Laure Bertrand, enseignante et chercheuse : "On apprend aux étudiants à travailler sans l'IA, puis avec l’IA, pour les sensibiliser à un usage raisonné"

Tout l'été, on interroge des salariés, des indépendants, des chefs d'entreprise sur leur rapport aux intelligences artificielles génératives. Comment les utilisent-ils, comment modifient-elles leur pratique professionnelle ? Aujourd'hui, Laure Bertrand, enseignante et chercheuse.
Article rédigé par Sarah Lemoine
Radio France
Publié
Temps de lecture : 3 min
Les étudiants reprennent le crayon et la gomme pour être évalués, afin d'éviter un travail effectué par intelligence artificielle. (MATTHIEU SPOHN / MAXPPP)

Laure Bertrand est une spécialiste des ressources humaines. Elle enseigne les softs skills, c’est-à-dire les compétences comportementales, ainsi que le développement durable aux étudiants du Pôle privé Léonard de Vinci, près de Paris. Au départ, elle a accueilli avec suspicion les intelligences artificielles génératives.

"Je me suis dit aïe, aïe, aïe, ça va être très compliqué pour nous les profs de gérer ces outils. Pour être franche, j'ai eu quand même une méfiance. J'ai pensé que si, demain, il y avait autant de possibilités que celles qu'on nous annonçait, comment pourrait-on empêcher les étudiants d'utiliser les IA pour qu’elles produisent les analyses, les rapports ou les mémoires à leur place ?"

Évaluation en présentiel et sur texte écrit à la main

La question d’interdire les IA génératives aux étudiants s’est donc posée tout au long du printemps 2023, se rappelle l’enseignante-chercheuse. Avant que les équipes ne décident de les intégrer progressivement dans leur pratique pédagogique. Un an et demi plus tard, Laure Bertrand a complètement modifié ses méthodes d’évaluation.

"Il faut être un vrai Sherlock Holmes pour savoir si un devoir a été fait avec ChatGPT ou pas. Je considère que toutes les productions écrites à la maison ne participent plus à la note finale. On les garde comme un outil préparatoire. Très clairement, l'oral revient en force, plutôt en face-à-face qu'en visio car j'ai beaucoup plus la capacité de voir comment l'étudiant maîtrise les concepts, la richesse de son argumentation. Le crayon à papier est aussi en cours de réintégration lors des examens. Ces changements sont assez majeurs et complexes à gérer. Proposer un oral individuel à chaque élève, cela prend plus de temps à organiser. Récupérer des copies écrites au crayon à papier, c’est plus difficile à déchiffrer que des documents PDF déposés par les étudiants sur une plateforme. Donc, c'est un gros changement en matière d'évaluation."

_Données présentées_.
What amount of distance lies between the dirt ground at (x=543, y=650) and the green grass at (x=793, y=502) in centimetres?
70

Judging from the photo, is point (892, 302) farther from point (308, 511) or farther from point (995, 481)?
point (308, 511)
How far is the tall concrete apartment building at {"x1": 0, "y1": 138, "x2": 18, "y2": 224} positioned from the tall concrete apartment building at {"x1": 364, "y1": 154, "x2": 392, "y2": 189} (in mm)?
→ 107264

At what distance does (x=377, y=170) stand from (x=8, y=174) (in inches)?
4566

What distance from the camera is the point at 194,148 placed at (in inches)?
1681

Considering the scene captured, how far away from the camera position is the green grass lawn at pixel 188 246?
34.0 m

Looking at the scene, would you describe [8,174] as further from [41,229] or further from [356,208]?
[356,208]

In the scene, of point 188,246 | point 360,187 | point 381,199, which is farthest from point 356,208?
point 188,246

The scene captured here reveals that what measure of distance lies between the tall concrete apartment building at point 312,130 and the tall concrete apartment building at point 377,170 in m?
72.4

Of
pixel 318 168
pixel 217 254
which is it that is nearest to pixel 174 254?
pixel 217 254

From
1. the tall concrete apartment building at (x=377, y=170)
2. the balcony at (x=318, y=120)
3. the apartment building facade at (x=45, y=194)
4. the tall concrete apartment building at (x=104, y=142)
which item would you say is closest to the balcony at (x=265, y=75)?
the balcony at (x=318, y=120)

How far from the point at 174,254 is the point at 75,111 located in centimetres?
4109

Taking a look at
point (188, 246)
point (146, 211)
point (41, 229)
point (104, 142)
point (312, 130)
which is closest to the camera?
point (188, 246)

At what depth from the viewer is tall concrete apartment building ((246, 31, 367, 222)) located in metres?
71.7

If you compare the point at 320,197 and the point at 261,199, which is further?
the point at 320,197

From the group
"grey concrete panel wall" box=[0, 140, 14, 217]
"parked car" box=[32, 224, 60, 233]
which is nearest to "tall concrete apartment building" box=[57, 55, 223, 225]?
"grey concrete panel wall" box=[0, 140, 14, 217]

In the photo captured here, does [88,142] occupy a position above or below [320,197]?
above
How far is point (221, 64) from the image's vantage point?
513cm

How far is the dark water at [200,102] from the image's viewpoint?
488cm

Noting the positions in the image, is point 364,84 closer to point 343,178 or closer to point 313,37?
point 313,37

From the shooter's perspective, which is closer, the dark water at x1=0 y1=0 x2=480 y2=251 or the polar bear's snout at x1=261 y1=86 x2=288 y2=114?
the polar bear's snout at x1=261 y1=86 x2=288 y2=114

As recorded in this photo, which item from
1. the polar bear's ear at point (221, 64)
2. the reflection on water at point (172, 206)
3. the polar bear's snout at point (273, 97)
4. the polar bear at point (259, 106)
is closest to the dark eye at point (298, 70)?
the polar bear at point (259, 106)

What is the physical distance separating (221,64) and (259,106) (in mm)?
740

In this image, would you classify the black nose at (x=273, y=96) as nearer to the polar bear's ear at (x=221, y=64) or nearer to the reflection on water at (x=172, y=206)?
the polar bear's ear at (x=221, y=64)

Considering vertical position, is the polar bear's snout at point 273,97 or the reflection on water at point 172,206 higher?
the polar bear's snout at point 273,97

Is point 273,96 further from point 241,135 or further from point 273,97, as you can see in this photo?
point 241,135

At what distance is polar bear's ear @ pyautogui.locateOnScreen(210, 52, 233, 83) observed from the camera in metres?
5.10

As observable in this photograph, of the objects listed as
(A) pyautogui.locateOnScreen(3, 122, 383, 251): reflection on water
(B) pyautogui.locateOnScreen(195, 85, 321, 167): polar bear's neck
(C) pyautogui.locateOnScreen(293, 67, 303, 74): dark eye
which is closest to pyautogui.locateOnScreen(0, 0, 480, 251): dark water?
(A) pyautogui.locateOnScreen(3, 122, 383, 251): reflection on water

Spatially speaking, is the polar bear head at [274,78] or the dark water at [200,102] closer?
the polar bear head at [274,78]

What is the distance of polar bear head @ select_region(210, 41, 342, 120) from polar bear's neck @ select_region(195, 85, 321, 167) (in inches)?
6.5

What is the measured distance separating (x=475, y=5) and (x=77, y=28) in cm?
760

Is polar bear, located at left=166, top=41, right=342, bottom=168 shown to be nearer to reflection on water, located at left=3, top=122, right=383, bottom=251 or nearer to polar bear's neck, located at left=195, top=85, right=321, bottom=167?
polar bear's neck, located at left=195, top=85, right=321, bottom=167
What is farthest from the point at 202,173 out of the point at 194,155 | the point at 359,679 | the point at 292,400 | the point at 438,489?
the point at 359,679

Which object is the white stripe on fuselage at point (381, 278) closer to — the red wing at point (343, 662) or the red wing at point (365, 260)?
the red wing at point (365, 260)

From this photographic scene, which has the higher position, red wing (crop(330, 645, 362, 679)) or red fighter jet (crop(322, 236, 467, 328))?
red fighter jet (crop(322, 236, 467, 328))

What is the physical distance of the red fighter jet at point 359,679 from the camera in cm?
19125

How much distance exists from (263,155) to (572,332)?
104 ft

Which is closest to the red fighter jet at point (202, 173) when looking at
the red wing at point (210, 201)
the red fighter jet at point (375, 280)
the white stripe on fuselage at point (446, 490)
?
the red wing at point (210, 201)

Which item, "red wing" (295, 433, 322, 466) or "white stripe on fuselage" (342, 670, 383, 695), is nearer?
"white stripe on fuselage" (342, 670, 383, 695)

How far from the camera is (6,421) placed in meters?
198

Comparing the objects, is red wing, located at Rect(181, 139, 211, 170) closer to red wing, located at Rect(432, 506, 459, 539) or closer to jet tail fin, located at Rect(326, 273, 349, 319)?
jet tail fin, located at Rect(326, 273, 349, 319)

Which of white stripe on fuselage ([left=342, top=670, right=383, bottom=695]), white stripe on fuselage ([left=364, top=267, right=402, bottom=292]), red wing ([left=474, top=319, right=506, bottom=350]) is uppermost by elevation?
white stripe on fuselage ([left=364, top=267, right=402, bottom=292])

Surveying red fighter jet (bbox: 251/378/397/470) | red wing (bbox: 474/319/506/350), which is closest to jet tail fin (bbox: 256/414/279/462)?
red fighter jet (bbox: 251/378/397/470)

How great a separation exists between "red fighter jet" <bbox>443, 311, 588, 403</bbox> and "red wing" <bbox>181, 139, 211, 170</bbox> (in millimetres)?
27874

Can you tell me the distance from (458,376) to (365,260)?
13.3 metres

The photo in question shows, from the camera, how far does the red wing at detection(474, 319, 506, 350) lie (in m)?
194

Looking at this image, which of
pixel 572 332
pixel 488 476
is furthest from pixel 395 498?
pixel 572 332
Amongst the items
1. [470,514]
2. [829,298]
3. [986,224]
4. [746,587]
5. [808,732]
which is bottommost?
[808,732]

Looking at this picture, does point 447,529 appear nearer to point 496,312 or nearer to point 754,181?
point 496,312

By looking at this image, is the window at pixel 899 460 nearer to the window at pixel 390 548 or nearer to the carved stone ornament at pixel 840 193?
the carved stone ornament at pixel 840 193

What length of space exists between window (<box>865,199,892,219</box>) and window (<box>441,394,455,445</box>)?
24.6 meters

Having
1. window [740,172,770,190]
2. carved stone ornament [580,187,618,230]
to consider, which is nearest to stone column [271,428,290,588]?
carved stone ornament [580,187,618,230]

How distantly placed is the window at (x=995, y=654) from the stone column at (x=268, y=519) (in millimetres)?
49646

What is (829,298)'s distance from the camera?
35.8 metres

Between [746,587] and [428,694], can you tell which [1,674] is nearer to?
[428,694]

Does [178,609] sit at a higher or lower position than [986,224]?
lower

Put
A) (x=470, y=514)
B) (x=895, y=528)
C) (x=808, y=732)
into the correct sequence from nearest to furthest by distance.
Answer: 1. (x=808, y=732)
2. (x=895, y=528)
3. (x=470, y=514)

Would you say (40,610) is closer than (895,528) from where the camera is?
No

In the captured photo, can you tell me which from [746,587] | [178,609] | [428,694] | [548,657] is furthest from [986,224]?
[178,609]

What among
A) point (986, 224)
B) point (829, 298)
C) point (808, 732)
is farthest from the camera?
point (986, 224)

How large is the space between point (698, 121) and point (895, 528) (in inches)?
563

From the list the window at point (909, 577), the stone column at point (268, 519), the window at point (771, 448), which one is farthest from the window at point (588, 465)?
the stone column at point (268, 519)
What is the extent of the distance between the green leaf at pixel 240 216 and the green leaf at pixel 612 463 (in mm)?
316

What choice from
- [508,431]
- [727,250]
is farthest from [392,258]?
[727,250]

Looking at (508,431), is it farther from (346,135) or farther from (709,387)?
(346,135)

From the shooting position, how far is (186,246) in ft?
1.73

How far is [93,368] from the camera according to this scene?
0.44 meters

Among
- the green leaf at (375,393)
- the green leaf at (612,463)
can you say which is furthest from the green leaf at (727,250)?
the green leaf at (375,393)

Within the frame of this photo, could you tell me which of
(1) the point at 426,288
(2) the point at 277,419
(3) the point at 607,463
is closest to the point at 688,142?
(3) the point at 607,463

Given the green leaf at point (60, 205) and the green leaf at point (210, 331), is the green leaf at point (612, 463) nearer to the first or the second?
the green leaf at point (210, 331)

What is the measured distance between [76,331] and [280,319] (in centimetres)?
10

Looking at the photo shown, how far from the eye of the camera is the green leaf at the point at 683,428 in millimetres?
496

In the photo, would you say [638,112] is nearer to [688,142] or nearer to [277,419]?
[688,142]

_Détail de la tâche_. Écrivez la suite de l'article sur l'IA générative dans l'enseignement, à partir de son dernier passage. Ces données viennent d'une autre source que le texte.

_Résultat obtenu_.
Le risque de l'IA : perdre l'habitude de réfléchir

Laure Bertrand apprend aussi à ses étudiants à travailler avec et sans les IA génératives.

"Ils commencent par explorer un thème, puis doivent identifier une problématique. On leur demande de creuser d'abord sans IA, individuellement et en équipe, avec un certain nombre de méthodes d'animation que nous avons mises en place. Ensuite, ils interrogent l'IA pour reformuler et approfondir. Il s'agit de leur montrer comment on peut avoir une utilisation intelligente et raisonnée des intelligences artificielles. Sinon, ils perdent l'habitude de réfléchir. Le risque est là, il est réel. Tous les modules ont ce dispositif : sans IA, puis avec IA. C'est systématique."

Laure Bertrand ne se prononce ni pour ni contre les Intelligences artificielles génératives. Le principal enjeu, selon elle, est de réfléchir à l'usage que l'on souhaite en faire et de rester maître du jeu : "Le jour où on ne sera plus capable de produire autre chose que ce que l’IA générative produit, on pourra vraiment s’inquiéter."